The dissolution of the monasteries was another cause of the change which came over building, inasmuch as it transferred into private and secular hands much of the vast possessions hitherto held by the Church. The confusion into which religion was thrown put an effectual stop to church building, and consequently opened the way to increased house building. The abatement of civil strife and the general security of life and property under the strong and sagacious rule of Elizabeth was a further inducement towards the erection of comfortable homes. The rise of the new nobility which sprang from her recognition of talent in persons of comparatively obscure origin, led to the founding of some of the finest houses of which the country can boast. Finally, the desire for magnificence, which has already been noticed in a few instances in the preceding century, became general, fostered as it was by rivalry, the possession of wealth, and the sense of security from internecine strife.

Italy, being the home of the new manner in art, communicated her methods in course of time to her neighbours. Out of her superabundant craftsmen she spared some for other lands. They settled in France, they settled in England; at least they hardly settled here, but they visited us for longer or shorter periods, and left us a legacy in design. Our own craftsmen gradually, and with some reluctance, adopted their methods, and having become accustomed to the strange forms brought from the far south, they turned in later years with increased eagerness to their near neighbours the Dutch, who had themselves learnt the new lesson in their own stolid and unimaginative way.

The early steps in the change of design are of great interest. They appear at first infrequently and tentatively in insignificant ornament; then rather more freely; after a time they affect prominent features such as cornices; then the pediment appears; the pointed arch gives way to the semicircular, windows become square-headed; classic pilasters are introduced, sparingly at first, but afterwards with more freedom; symmetry of disposition in the plan of the house becomes more frequent. Yet beneath all these Italian adornments the body of the house is of the old English type; with all its foreign variations, the melody itself is native. It is an endless delight to watch the struggles of the English craftsman with his novel ornament. Sometimes they resulted in quaint applications of misunderstood features; sometimes in proportions which would have pained the eye of Palladio; but frequently in charming little bits of design, refreshingly simple and unobtrusive.

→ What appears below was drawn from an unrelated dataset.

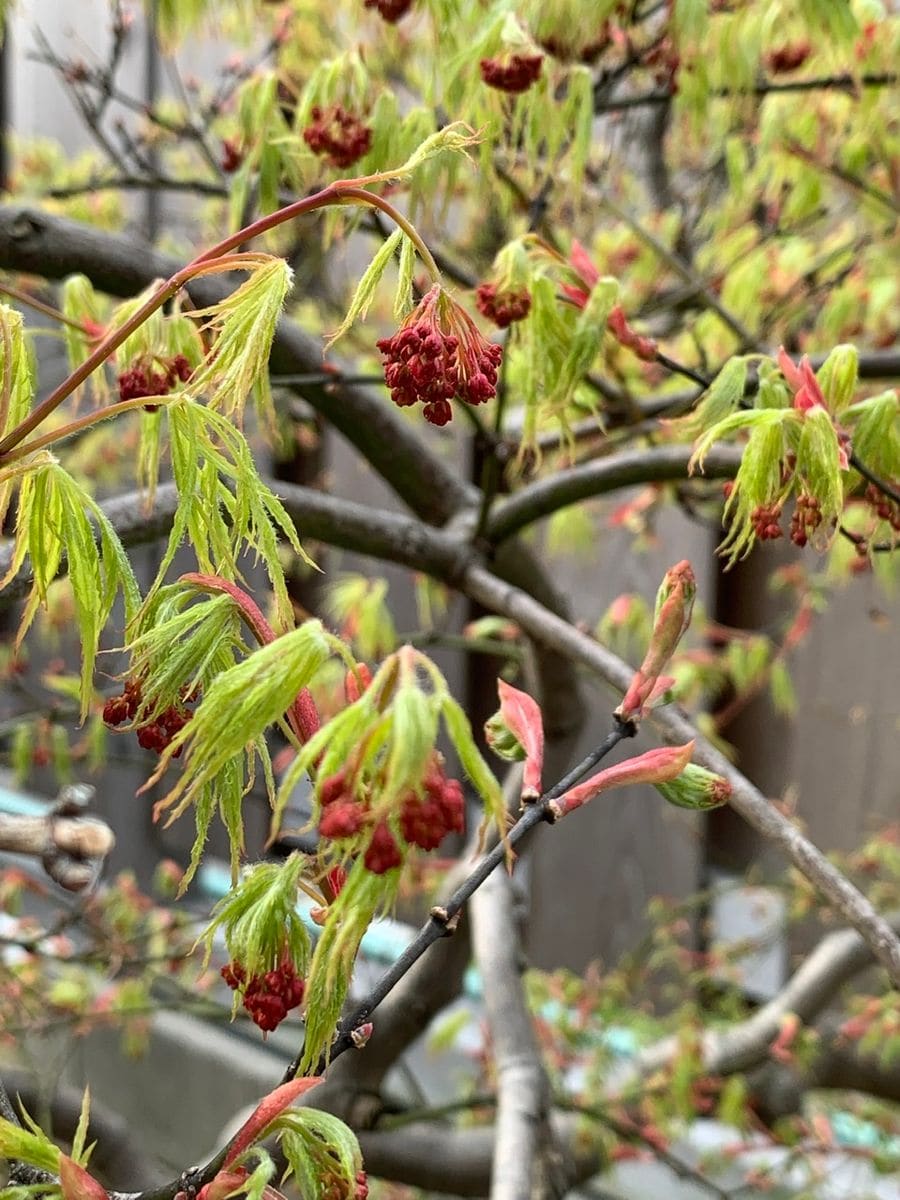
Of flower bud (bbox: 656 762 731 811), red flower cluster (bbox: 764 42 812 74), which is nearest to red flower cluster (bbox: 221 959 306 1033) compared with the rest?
flower bud (bbox: 656 762 731 811)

Meantime the plan of the house was continued on the old lines, and Henry VIII.’s reign saw no great or general development of accommodation. A large number of houses were built during his reign and that of his predecessor, and it is to this period that may be attributed a great proportion of the domestic work of late Gothic or Tudor character.

92. Plan of Horham Hall, Essex.

Horham Hall, in Essex, is a good example, moderate in size, of this period. It was built in the early years of the sixteenth century by Sir John Cutt, who died in 1520. The plan (Fig. 92) follows the ancient lines, the great hall being in its traditional relationship to the rest of the house. The old indifference to regularity is well illustrated by the passage, treated as a kind of bay window, which leads from the hall to the north wing. The windows in general have but one range of lights, but in the bay of the hall and in the passage, the lingering reluctance to adopt large windows is thrown away (Fig. 93), and we get a foretaste of that vast array of lights which was presently to become a distinguishing feature of domestic architecture. There is a large fireplace in the hall and a contemporary louvre in its roof; a somewhat curious combination, inasmuch as the louvre would be needless, either for the escape of smoke or (in view of the large bay window) for the admission of light.